-- INFORMATION follows --

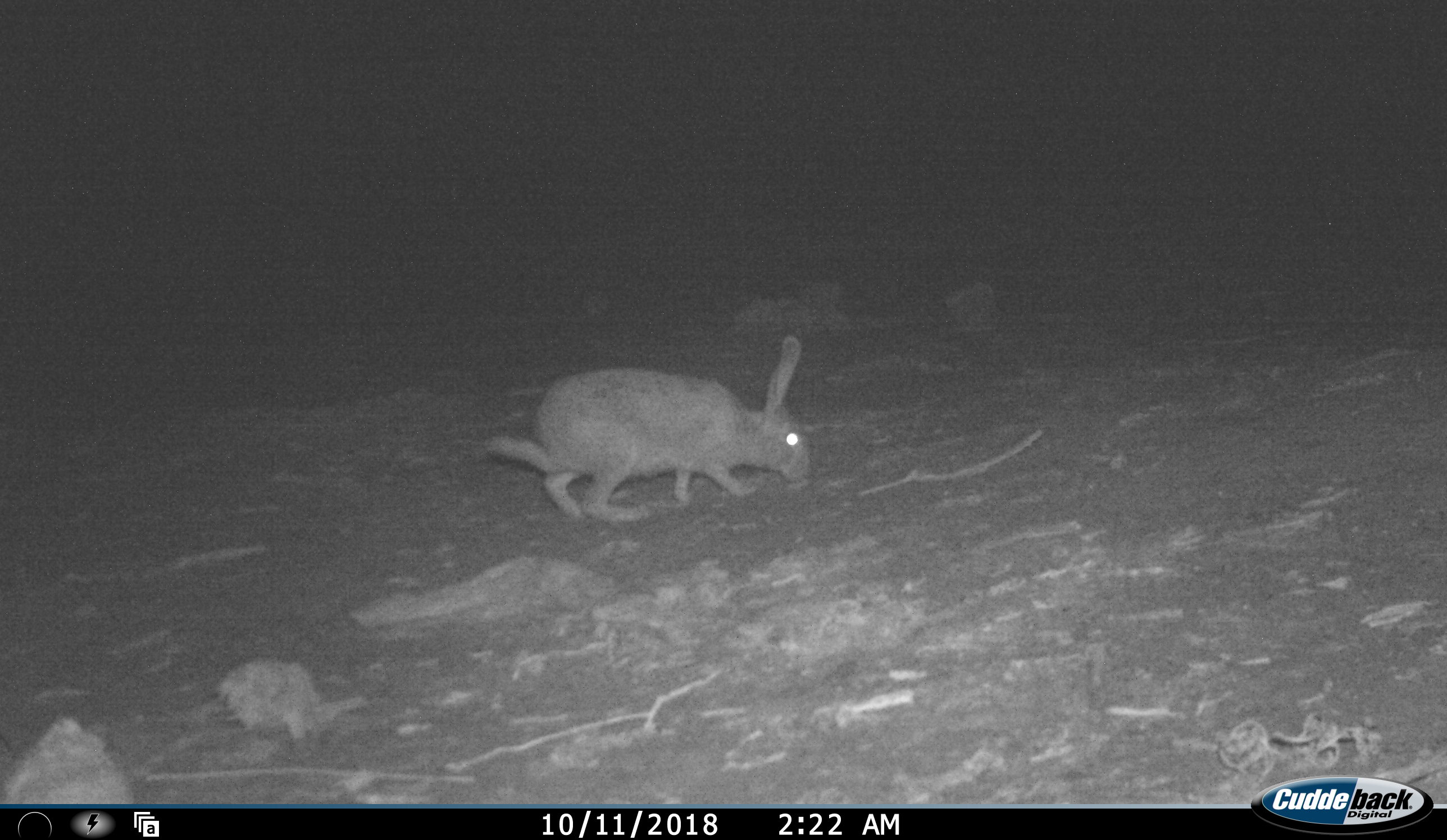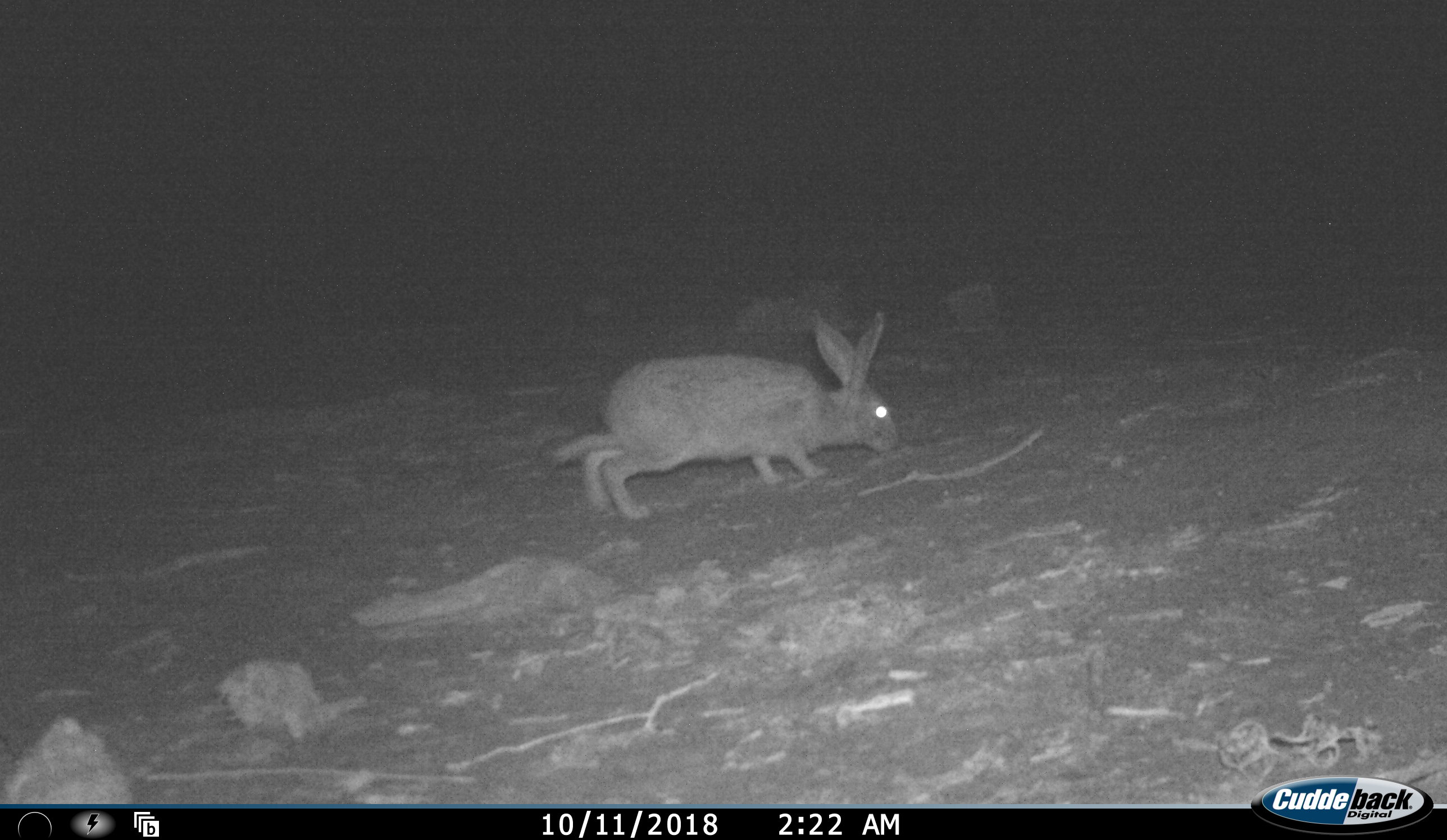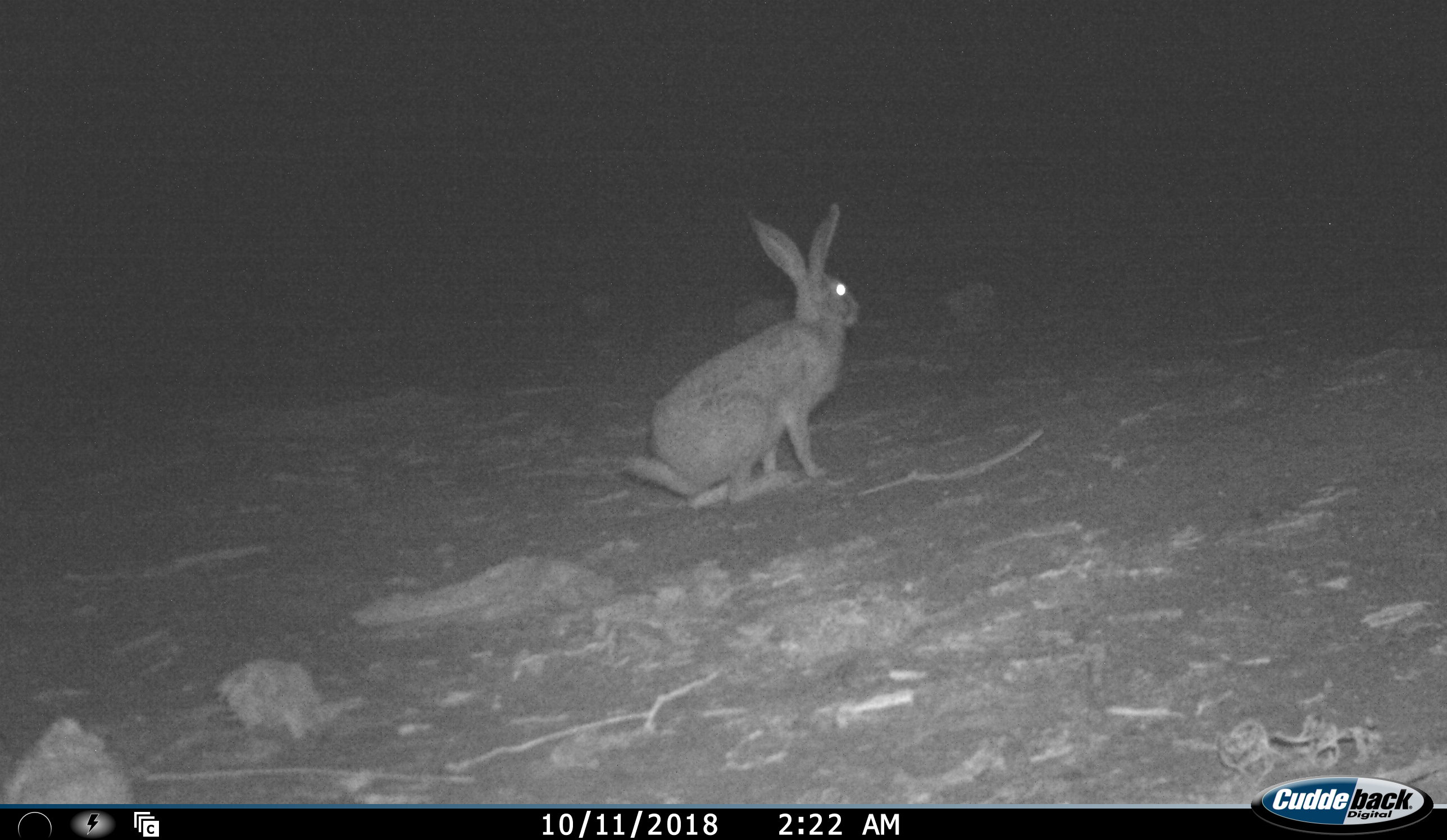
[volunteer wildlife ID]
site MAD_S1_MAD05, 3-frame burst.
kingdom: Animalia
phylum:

-- INFORMATION concluded --
-- INFORMATION follows --

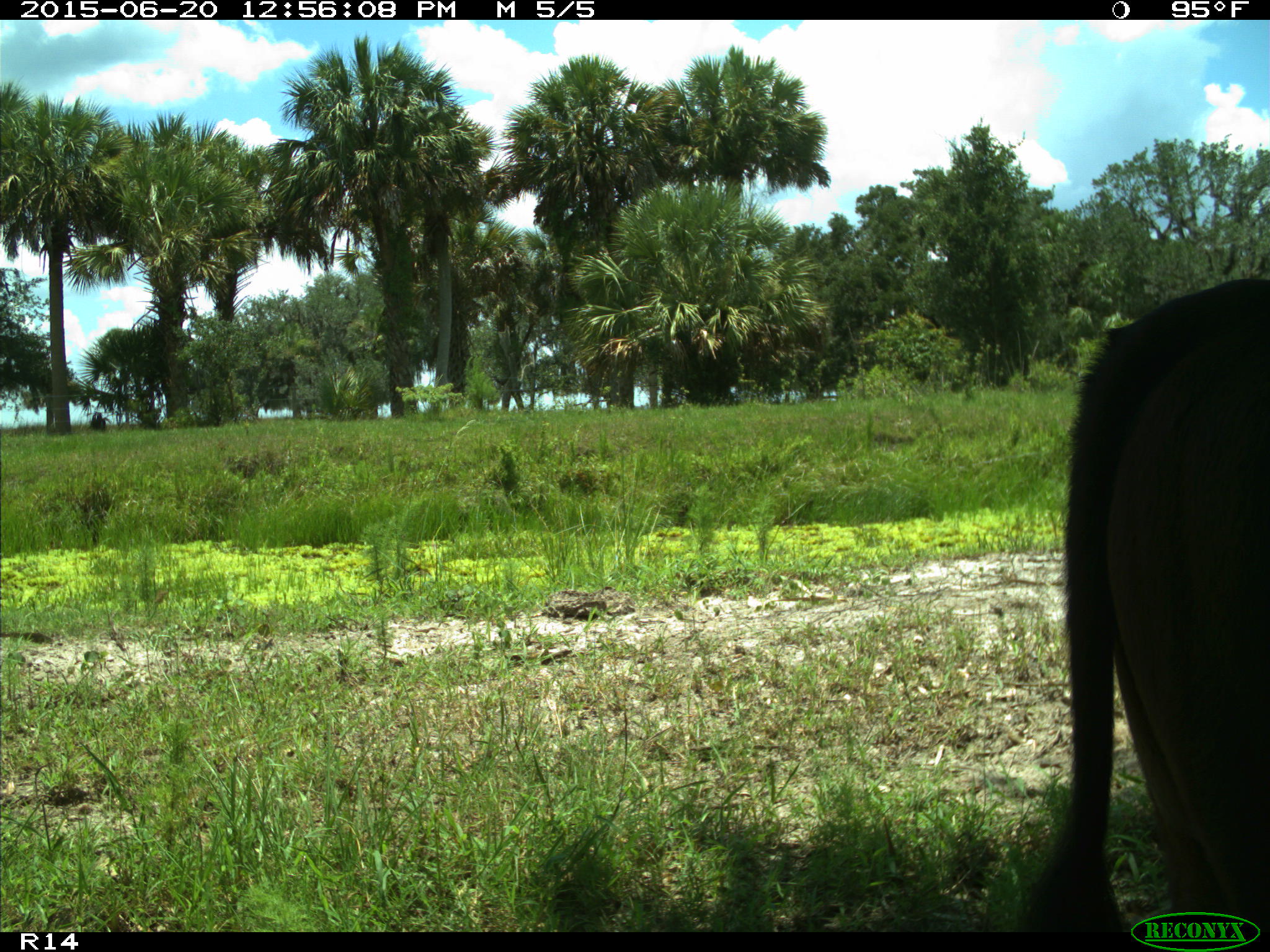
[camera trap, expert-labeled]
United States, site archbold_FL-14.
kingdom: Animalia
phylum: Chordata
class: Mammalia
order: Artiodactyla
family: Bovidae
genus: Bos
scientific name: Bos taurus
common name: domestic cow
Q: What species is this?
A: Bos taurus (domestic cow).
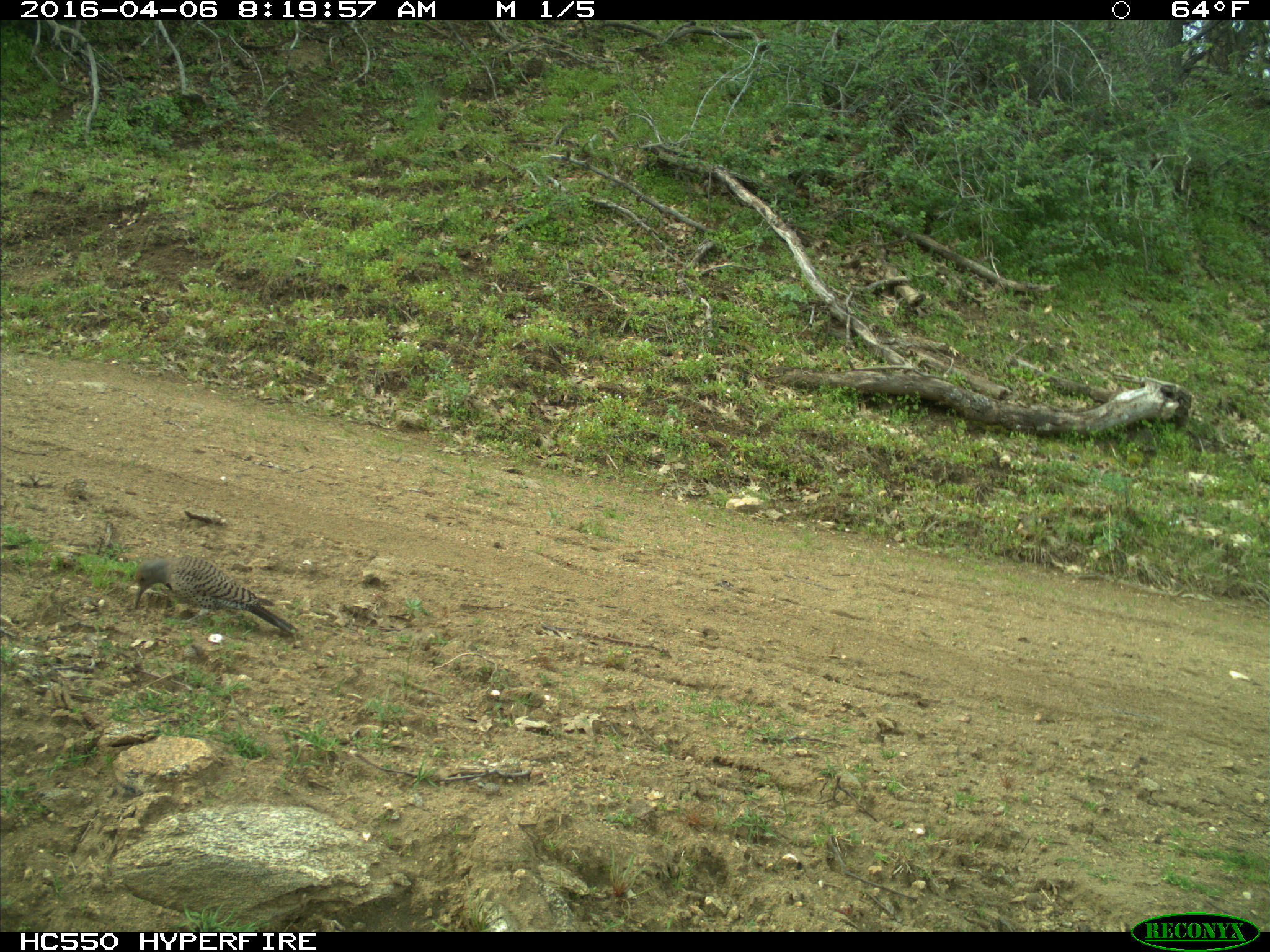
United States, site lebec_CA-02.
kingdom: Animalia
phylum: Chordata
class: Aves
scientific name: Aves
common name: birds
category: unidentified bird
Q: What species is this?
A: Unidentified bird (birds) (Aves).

-- INFORMATION concluded --

**PROMPT**: Whenever the word "States" shows up in a line of the entries above, copy that line.

**PROBLEM SOLUTION**:
United States, site archbold_FL-14.
United States, site lebec_CA-02.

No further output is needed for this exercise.